• **Data excerpts**
[Start of section]

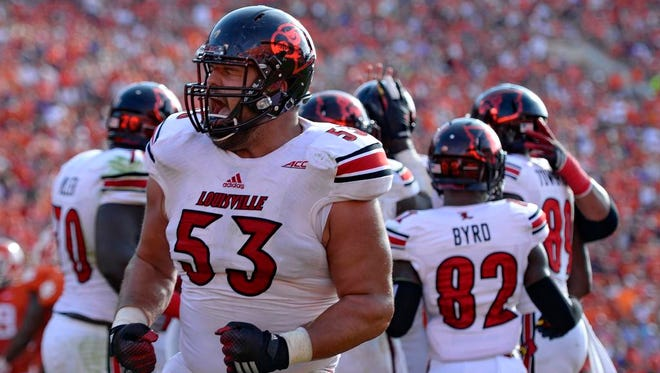 Louisvile's Jake Smith celebrates after the Cardinals scored a first half touchdown during an NCAA college football game against Clemson in Clemson, S.C.,  Saturday, Oct. 11, 2014.  (AP Photo/ Richard Shiro)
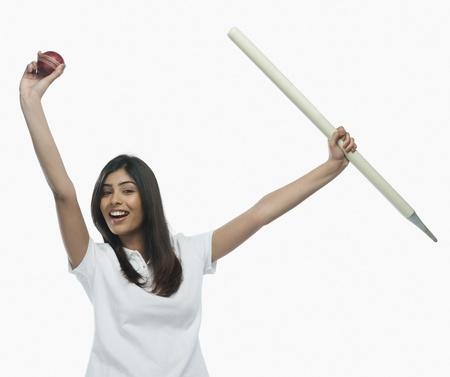Portrait of a female cricket fan cheering Stock Photo - 10166762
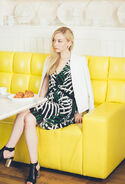 Emily Kinney so cool and beautiful in a yellow sofa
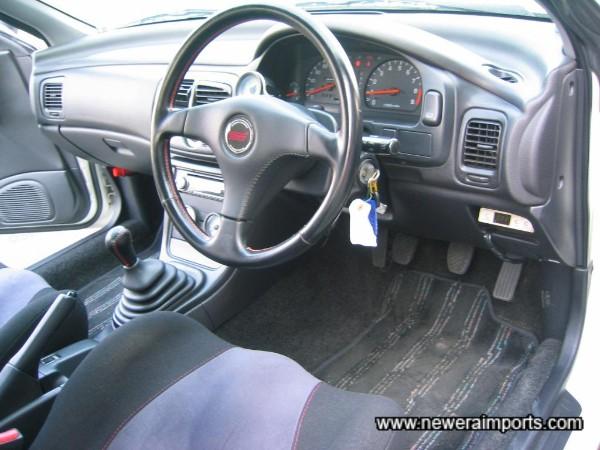Steering wheel is unmarked.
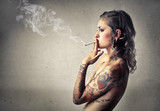 Beautiful tattooed woman smoking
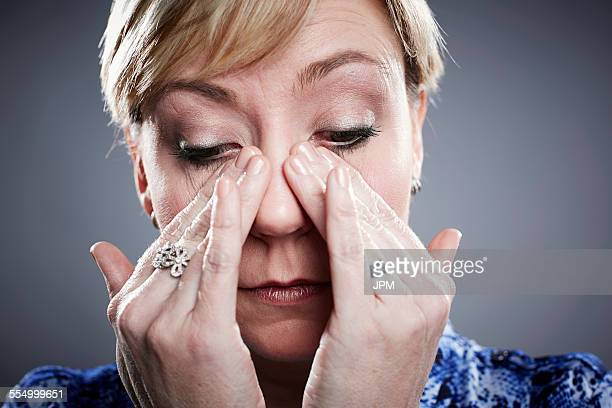 Portrait of mature woman, wiping away tears from eyes
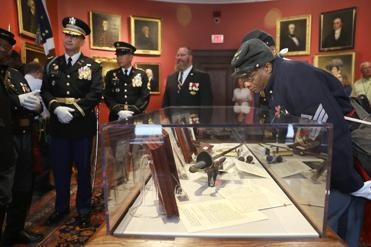 First Sergeant Gerard Grimes looked at the sword of Union Colonel Robert Gould Shaw after it was unveiled on Tuesday at the Massachusetts Historical Society. Grimes is a member of the he 54th Massachusetts Volunteer Infantry Regiment, Company A, a National Guard ceremonial unit.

[End of section]

• **Work item**
Please write out all the entries above exactly, but leave out the pictures.

• **Output of the task**
 Louisvile's Jake Smith celebrates after the Cardinals scored a first half touchdown during an NCAA college football game against Clemson in Clemson, S.C.,  Saturday, Oct. 11, 2014.  (AP Photo/ Richard Shiro)
Portrait of a female cricket fan cheering Stock Photo - 10166762
 Emily Kinney so cool and beautiful in a yellow sofa
Steering wheel is unmarked.
 Beautiful tattooed woman smoking
 Portrait of mature woman, wiping away tears from eyes
 First Sergeant Gerard Grimes looked at the sword of Union Colonel Robert Gould Shaw after it was unveiled on Tuesday at the Massachusetts Historical Society. Grimes is a member of the he 54th Massachusetts Volunteer Infantry Regiment, Company A, a National Guard ceremonial unit.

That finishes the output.